Lay out the lines from the one with "How far are" to the one with "1780 millimetres", both included, as a Markdown table with the columns Row and Line. Number each line in Row, and skip any blank lines.

○ ○ ○ ○

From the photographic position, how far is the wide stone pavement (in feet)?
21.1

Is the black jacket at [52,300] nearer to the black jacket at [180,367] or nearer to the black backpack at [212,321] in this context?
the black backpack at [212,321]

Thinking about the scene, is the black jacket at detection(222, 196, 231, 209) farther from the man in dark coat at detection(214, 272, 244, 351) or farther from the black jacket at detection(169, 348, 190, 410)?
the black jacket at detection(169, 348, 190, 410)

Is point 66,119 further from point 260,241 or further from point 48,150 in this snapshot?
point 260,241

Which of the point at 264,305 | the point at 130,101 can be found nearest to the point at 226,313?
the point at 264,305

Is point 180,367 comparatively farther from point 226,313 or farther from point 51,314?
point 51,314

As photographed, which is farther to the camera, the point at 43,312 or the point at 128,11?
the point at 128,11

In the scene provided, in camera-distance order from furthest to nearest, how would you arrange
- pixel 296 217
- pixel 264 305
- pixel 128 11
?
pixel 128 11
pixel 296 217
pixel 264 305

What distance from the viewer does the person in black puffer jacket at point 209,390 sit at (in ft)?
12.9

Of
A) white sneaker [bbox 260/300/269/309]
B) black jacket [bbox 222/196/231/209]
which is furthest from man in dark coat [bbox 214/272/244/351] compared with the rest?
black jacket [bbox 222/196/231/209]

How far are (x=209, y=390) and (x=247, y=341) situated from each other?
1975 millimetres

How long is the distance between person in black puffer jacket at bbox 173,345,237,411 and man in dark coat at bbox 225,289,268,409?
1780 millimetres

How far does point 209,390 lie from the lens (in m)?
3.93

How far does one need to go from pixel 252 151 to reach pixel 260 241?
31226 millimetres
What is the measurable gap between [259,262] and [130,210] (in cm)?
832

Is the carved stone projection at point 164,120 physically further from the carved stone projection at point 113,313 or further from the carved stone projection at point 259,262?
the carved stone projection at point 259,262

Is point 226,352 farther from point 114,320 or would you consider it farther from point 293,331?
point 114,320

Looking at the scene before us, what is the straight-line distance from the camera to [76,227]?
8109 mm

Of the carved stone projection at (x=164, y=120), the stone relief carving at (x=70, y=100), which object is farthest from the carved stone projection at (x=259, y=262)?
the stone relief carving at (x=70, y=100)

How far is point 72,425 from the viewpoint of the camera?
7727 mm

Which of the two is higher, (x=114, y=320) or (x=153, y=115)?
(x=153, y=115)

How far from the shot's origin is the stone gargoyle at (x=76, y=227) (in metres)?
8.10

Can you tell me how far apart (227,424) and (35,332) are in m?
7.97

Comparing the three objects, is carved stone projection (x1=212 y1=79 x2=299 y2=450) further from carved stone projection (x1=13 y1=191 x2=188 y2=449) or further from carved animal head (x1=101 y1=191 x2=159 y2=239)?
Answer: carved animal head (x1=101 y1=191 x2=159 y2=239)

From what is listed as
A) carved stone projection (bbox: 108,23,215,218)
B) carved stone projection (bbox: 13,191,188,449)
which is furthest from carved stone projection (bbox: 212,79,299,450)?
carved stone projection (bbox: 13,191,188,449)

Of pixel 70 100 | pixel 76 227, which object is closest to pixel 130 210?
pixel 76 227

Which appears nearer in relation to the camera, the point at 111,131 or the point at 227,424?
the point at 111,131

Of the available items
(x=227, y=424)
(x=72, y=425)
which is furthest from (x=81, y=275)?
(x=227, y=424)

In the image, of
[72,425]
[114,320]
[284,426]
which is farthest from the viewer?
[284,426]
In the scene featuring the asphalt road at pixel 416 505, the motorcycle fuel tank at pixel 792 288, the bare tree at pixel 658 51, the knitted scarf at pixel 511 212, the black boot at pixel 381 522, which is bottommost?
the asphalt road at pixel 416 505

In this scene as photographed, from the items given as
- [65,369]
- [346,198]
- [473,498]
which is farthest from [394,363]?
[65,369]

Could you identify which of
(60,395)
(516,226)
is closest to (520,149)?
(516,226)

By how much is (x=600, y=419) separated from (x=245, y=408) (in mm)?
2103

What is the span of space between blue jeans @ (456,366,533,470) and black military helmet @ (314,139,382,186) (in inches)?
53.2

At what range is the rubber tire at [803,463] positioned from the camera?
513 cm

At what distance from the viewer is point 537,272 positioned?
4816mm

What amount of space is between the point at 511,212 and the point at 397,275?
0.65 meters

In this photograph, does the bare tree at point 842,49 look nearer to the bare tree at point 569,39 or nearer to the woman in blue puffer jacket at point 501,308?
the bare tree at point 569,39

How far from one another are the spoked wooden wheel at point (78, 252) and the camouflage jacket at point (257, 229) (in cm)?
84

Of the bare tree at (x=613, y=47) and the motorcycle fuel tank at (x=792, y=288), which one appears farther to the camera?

○ ○ ○ ○

# [Exercise output]
| Row | Line |
|---|---|
| 1 | How far are (x=209, y=390) and (x=247, y=341) situated from each other? |
| 2 | 1975 millimetres |
| 3 | How long is the distance between person in black puffer jacket at bbox 173,345,237,411 and man in dark coat at bbox 225,289,268,409? |
| 4 | 1780 millimetres |